Data extract =>
───

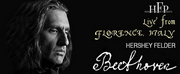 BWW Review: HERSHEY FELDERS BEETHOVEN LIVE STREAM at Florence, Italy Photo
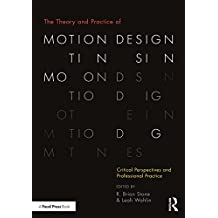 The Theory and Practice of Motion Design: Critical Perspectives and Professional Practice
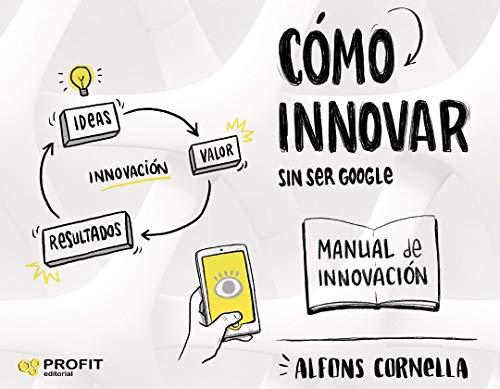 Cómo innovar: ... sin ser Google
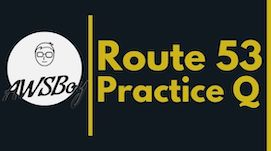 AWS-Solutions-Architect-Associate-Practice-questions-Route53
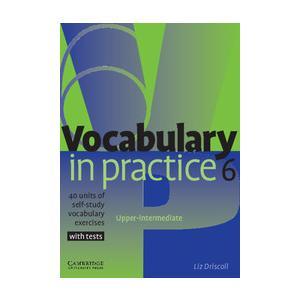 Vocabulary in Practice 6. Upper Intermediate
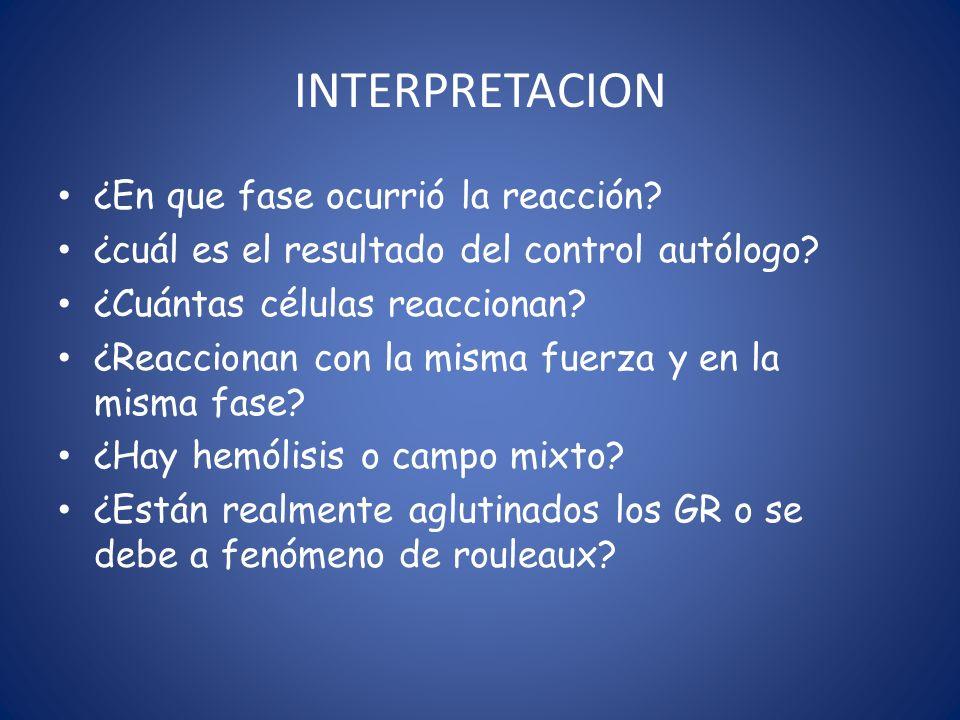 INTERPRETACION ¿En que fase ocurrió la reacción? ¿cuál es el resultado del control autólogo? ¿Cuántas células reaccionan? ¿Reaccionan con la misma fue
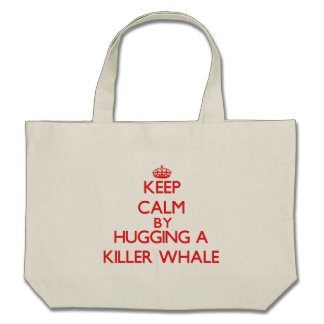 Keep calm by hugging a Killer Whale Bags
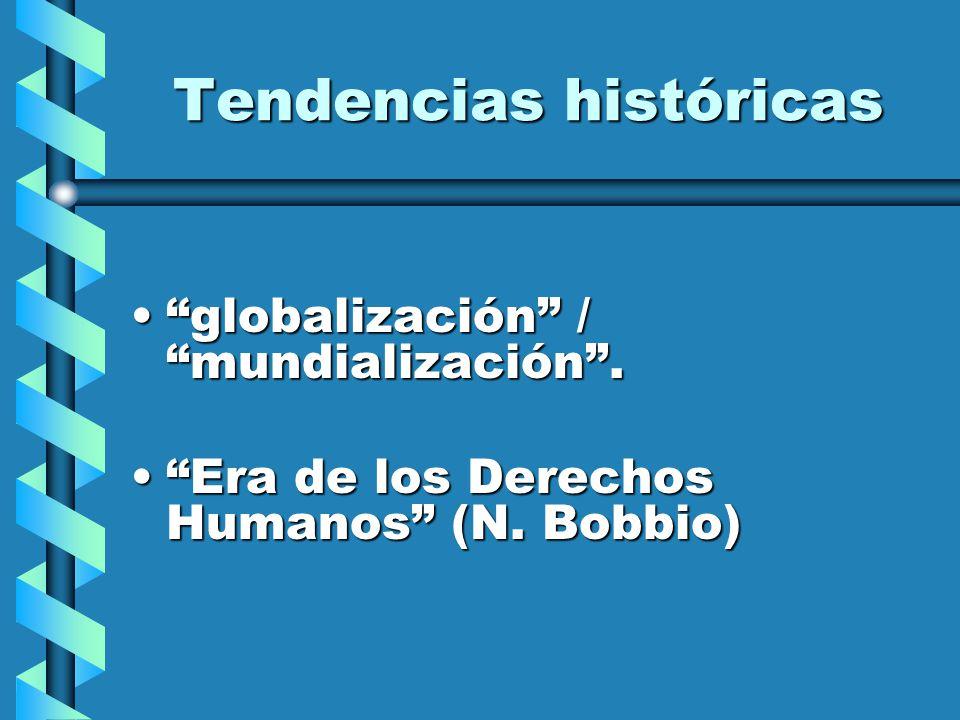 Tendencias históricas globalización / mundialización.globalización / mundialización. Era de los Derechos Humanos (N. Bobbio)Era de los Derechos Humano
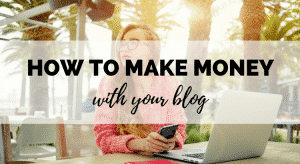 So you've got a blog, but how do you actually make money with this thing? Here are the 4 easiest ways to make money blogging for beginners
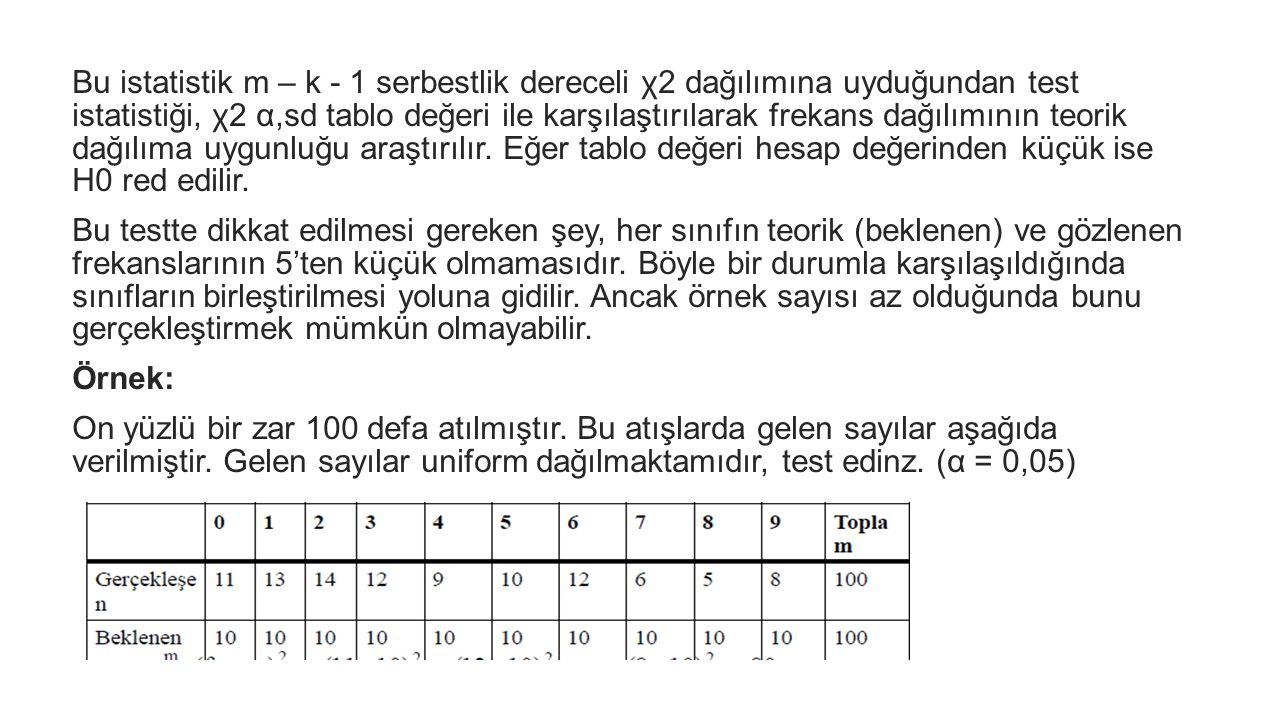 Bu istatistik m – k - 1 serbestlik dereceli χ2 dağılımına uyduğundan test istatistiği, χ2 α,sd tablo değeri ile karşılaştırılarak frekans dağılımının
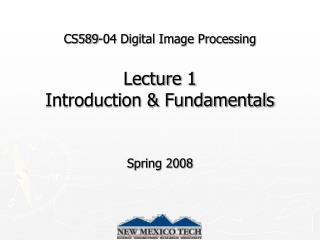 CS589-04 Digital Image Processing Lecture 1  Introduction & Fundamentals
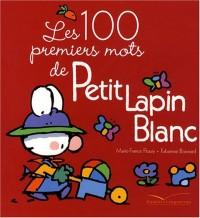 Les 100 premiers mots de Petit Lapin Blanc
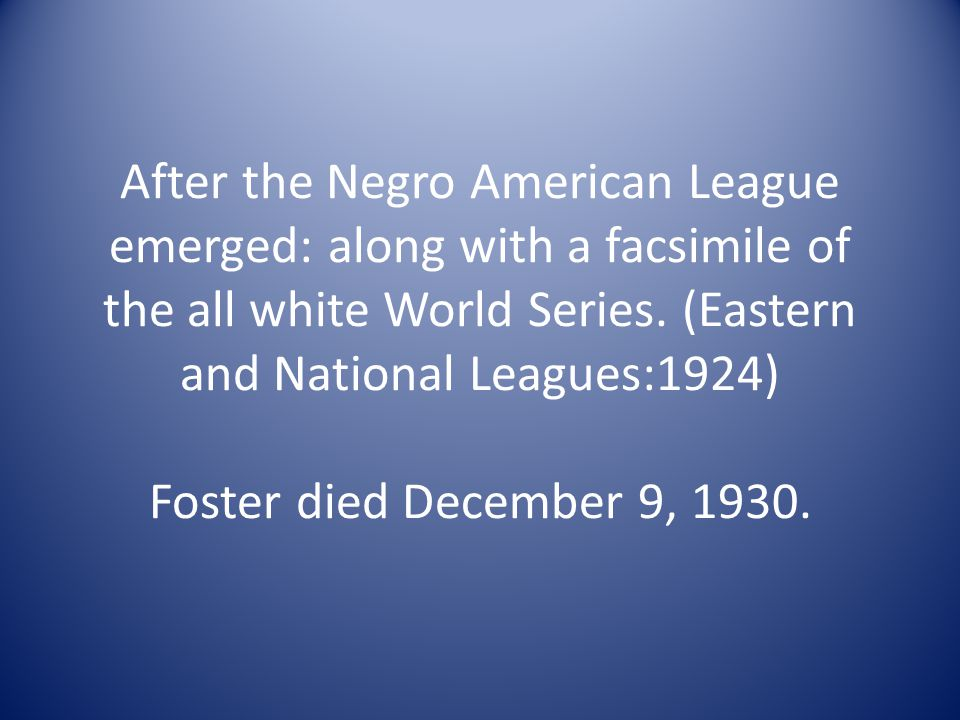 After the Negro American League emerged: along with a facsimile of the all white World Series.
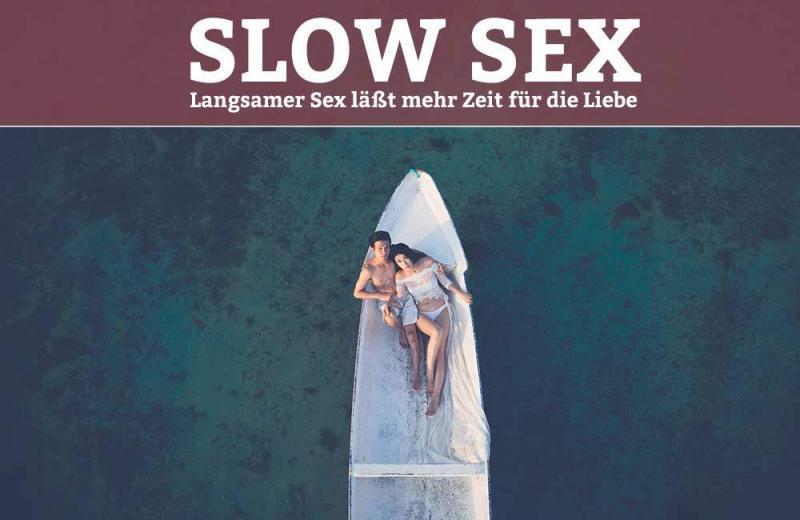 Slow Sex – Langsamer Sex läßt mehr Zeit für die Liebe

───

Exercise => Give back exactly the lines above that run from the one with "Cómo innovar: ... sin ser Google" to the one with "After the Negro", including both, with the pictures left out.

Response =>
 Cómo innovar: ... sin ser Google
 AWS-Solutions-Architect-Associate-Practice-questions-Route53
 Vocabulary in Practice 6. Upper Intermediate
 INTERPRETACION ¿En que fase ocurrió la reacción? ¿cuál es el resultado del control autólogo? ¿Cuántas células reaccionan? ¿Reaccionan con la misma fue
 Keep calm by hugging a Killer Whale Bags
 Tendencias históricas globalización / mundialización.globalización / mundialización. Era de los Derechos Humanos (N. Bobbio)Era de los Derechos Humano
 So you've got a blog, but how do you actually make money with this thing? Here are the 4 easiest ways to make money blogging for beginners
 Bu istatistik m – k - 1 serbestlik dereceli χ2 dağılımına uyduğundan test istatistiği, χ2 α,sd tablo değeri ile karşılaştırılarak frekans dağılımının
 CS589-04 Digital Image Processing Lecture 1  Introduction & Fundamentals
 Les 100 premiers mots de Petit Lapin Blanc
 After the Negro American League emerged: along with a facsimile of the all white World Series.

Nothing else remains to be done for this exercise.